WORK TO COMPLETE: Convert the stretch of the listing from the line containing "What distance away" through the line containing "21.6 inches" into a Markdown table with the columns Row and Line, leaving out any blank lines.

··········

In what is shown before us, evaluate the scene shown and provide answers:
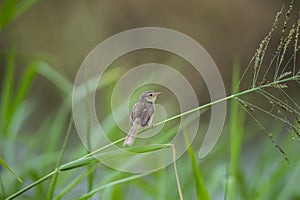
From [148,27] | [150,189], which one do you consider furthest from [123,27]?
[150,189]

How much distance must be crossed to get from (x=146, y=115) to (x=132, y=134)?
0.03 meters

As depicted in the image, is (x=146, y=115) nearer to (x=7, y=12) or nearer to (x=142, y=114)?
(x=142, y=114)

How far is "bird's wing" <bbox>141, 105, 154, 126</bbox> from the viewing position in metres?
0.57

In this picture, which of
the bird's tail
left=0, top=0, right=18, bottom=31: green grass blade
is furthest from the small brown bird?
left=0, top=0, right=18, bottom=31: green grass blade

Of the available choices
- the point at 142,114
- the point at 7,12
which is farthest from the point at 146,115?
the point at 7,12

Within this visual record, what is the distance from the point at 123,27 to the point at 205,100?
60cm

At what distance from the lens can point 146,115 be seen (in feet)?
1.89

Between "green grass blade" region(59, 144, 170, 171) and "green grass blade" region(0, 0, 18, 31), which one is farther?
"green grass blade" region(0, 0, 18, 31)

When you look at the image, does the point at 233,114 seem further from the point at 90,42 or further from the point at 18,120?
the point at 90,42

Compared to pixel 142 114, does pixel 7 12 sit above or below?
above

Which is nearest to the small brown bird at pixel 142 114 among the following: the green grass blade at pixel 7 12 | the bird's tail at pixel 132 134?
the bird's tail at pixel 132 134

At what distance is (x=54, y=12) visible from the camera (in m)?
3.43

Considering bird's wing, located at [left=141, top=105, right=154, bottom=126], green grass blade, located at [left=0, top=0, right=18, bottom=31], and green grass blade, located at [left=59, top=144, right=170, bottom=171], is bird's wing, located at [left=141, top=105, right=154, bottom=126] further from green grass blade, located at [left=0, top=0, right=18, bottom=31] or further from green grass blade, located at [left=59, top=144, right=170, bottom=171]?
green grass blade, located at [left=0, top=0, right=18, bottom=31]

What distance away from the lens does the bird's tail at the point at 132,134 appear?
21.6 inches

··········

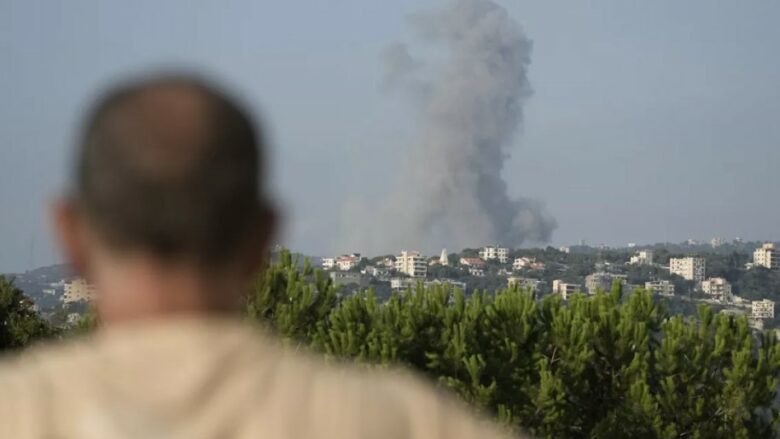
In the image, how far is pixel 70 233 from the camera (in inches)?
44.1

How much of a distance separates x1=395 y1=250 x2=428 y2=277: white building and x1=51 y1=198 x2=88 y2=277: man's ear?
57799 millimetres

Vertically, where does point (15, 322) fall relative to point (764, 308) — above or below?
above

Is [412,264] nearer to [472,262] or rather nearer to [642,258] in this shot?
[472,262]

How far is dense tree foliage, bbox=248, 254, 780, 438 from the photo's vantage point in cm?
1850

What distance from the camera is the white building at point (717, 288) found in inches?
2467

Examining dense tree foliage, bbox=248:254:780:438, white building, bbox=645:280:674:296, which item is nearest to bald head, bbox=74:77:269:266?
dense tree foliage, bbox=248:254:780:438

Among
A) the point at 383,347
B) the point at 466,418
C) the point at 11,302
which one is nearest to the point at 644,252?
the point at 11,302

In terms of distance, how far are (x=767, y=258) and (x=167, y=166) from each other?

··········

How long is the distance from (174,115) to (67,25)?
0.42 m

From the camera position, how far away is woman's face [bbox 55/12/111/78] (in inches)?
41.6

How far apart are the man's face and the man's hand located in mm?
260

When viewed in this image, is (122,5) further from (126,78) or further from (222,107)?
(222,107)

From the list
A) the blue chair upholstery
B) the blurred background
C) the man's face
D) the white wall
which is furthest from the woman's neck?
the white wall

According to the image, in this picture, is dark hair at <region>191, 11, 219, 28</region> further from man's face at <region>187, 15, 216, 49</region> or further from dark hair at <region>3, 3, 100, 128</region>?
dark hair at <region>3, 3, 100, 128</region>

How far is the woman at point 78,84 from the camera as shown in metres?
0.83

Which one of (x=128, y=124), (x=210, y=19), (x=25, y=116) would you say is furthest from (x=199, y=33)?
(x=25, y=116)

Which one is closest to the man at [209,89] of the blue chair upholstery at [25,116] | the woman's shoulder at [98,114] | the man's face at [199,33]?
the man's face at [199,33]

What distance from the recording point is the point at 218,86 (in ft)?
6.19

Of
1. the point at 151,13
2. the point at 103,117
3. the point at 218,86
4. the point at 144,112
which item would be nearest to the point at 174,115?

··········

WRITTEN RESPONSE:
| Row | Line |
|---|---|
| 1 | What distance away from the lens does the bird's tail at the point at 132,134 appear? |
| 2 | 21.6 inches |